Was ist eine unabhängige Kommission noch wert, wenn das Ergebnis vorher feststehen muss?
- konradcarina
- vor 2 Tagen
- 2 Min. Lesezeit
Wer Vollzeit arbeitet, soll davon leben können. Punkt.
Ein fairer Lohn ist kein Luxus, er ist eine Frage von Würde, Gerechtigkeit und gesellschaftlichem Zusammenhalt.
Aber genauso wichtig ist: Wie kommt man zu diesem Lohn.
Dass nun führende SPD-Politiker der Mindestlohnkommission offen drohen, ist ein Angriff auf die Spielregeln unserer sozialen Marktwirtschaft. Wenn Matthias Miersch sagt, der nächste Vorschlag müsse mindestens 15 Euro betragen, sonst greife die Politik ein – dann ist das keine Meinung mehr. Das empfinde ich das als politische Erpressung.
Und das ausgerechnet gegenüber einem Gremium, das bewusst unabhängig ist und nach Aussage der Union ja auch bleiben soll.
Die Mindestlohnkommission wurde eingerichtet, um genau solche Überbietungswettbewerbe zu verhindern. Hier sitzen Arbeitgeber- und Arbeitnehmervertreter am Tisch. Hier soll nicht mit Wahlkampfparolen, sondern mit Verantwortung verhandelt werden.
Wenn die Politik nun vorgibt, was herauszukommen hat, dann ist die Kommission nichts mehr wert. Dann verlieren wir das, was sie ausmacht: Augenmaß. Fairness. Glaubwürdigkeit.
Und das hat Folgen, nicht für Funktionäre, sondern für Menschen.
Für kleine Betriebe, die keinen Preisdruck weitergeben können. Bäcker, Friseur, Gastronomie. Kleine Betriebe zahlen oft schon jetzt über Mindestlohn, aber sie haben keine Preismacht. Ein Zwangssprung auf 15 Euro ohne Rücksicht auf Standort oder Branche kann bedeuten: Schließung statt Fairness. Denn alle Löhne bewegen sich, nicht nur die unteren. Was bleibt, ist weniger Versorgung, weniger Teilhabe, weniger Leben im Dorf.
Sozialpolitisch gut gemeint aber gesellschaftlich teuer erkauft.
Für Sonderkulturen in der Landwirtschaft, die aus dem Land gedrängt werden. Gerade arbeitsintensive Betriebe wie im Obst- und Gemüsebau, stehen heute schon unter Druck. Die Löhne sind gestiegen, die Bürokratie ist hoch, die Konkurrenz ist international. Ein politisch erzwungener Sprung auf 15 Euro bedeutet für viele: Produktion aufgeben, oder ins Ausland verlagern.
Das ist das Gegenteil von regionaler Versorgung oder Nachhaltigkeit.
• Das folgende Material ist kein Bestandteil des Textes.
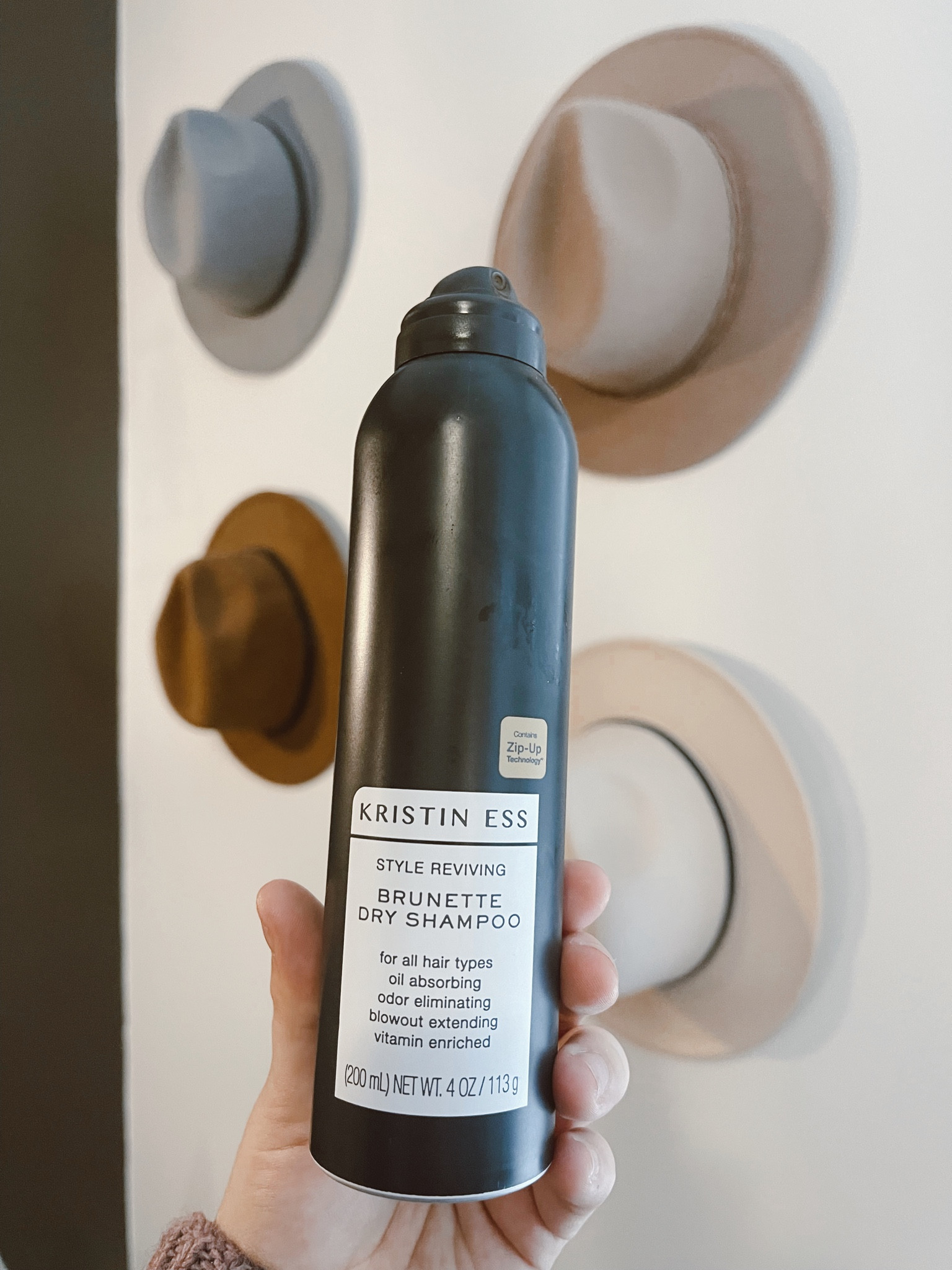 This brunette dry shampoo is my favorite! Doesn’t leave white cast & easily brushes through my hair!

#LTKbeauty #LTKhome #LTKGiftGuide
Wer politische Mindestlöhne ruft, muss auch sagen, ob er bald noch heimisches Obst und Gemüse will, oder nur noch aus Peru.
Für deutsche Transportunternehmen, die gegen Dumpinglöhne im Ausland verlieren. Ja, es gibt zu viele ausländische Fahrer, die seit langem zu Dumpinglöhnen unterwegs sind. Aber: Ein pauschaler Mindestlohn von 15 Euro in Deutschland löst dieses Problem nicht, er benachteiligt deutsche Betriebe, die sich an Regeln halten, und treibt noch mehr Aufträge an Billiganbieter im Ausland.
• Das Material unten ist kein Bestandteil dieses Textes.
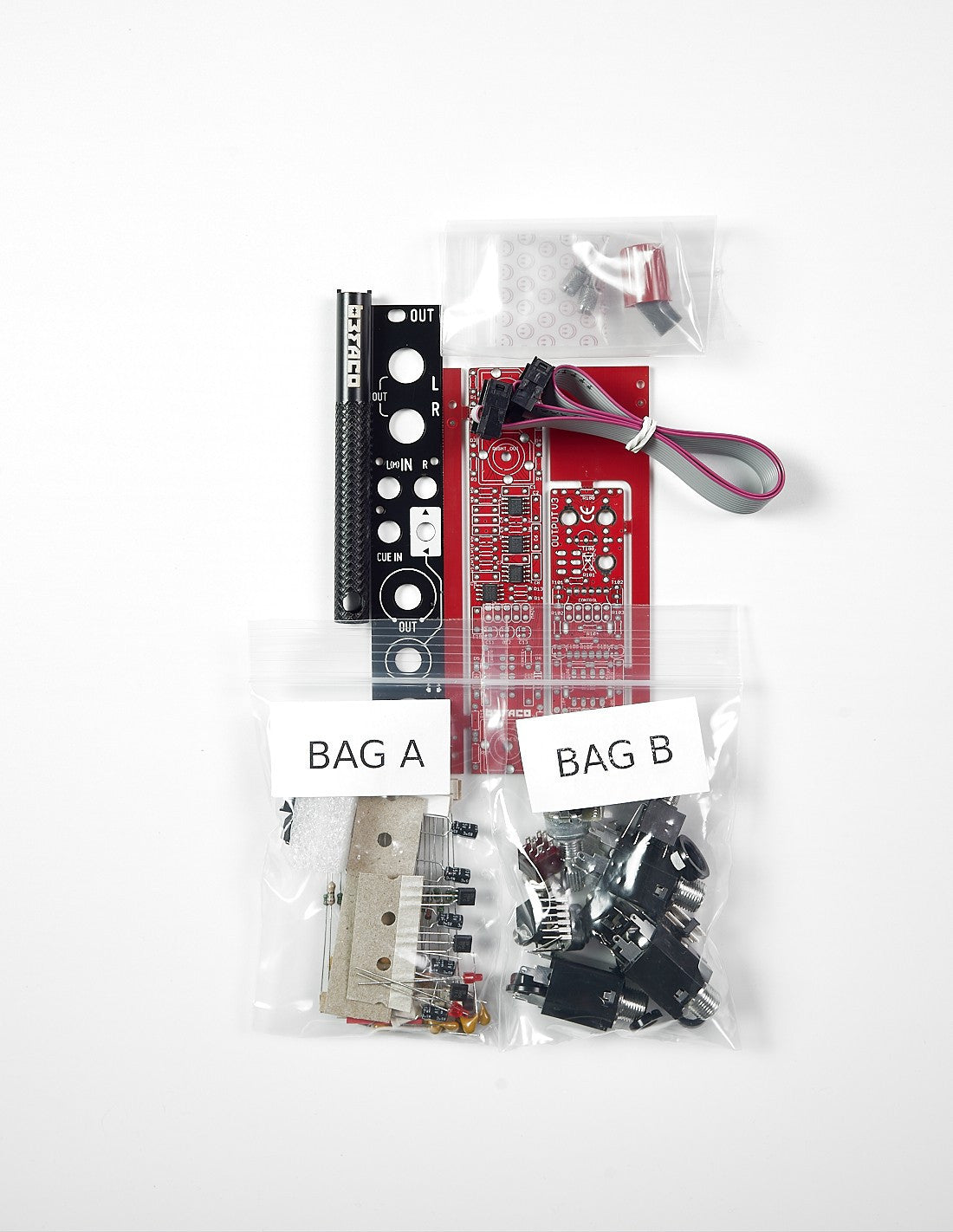 Befaco Output – DIY Kit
Was wirklich hilft: konsequente Kontrollen, faire Auftragsvergabe, europäische Mindeststandards , nicht symbolische Lohnsätze.
Politische Ansagen helfen niemandem, wenn sie in der Realität Arbeitsplätze vernichten.
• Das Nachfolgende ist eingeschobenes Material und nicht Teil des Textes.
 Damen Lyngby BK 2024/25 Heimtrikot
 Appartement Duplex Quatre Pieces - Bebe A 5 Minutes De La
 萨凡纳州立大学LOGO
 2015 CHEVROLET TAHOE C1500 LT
Gute Löhne erreichen wir durch Wettbewerbsfähigkeit, Bildung, Tarifbindung und Fairness.
Nicht durch populistische Drohgebärden.
Wer also wirklich für soziale Gerechtigkeit steht, muss die Unabhängigkeit der Mindestlohnkommission verteidigen. Nicht ihre Arbeit sabotieren.
Guter Lohn verdient Respekt und der beginnt mit dem Respekt vor guten Verfahren.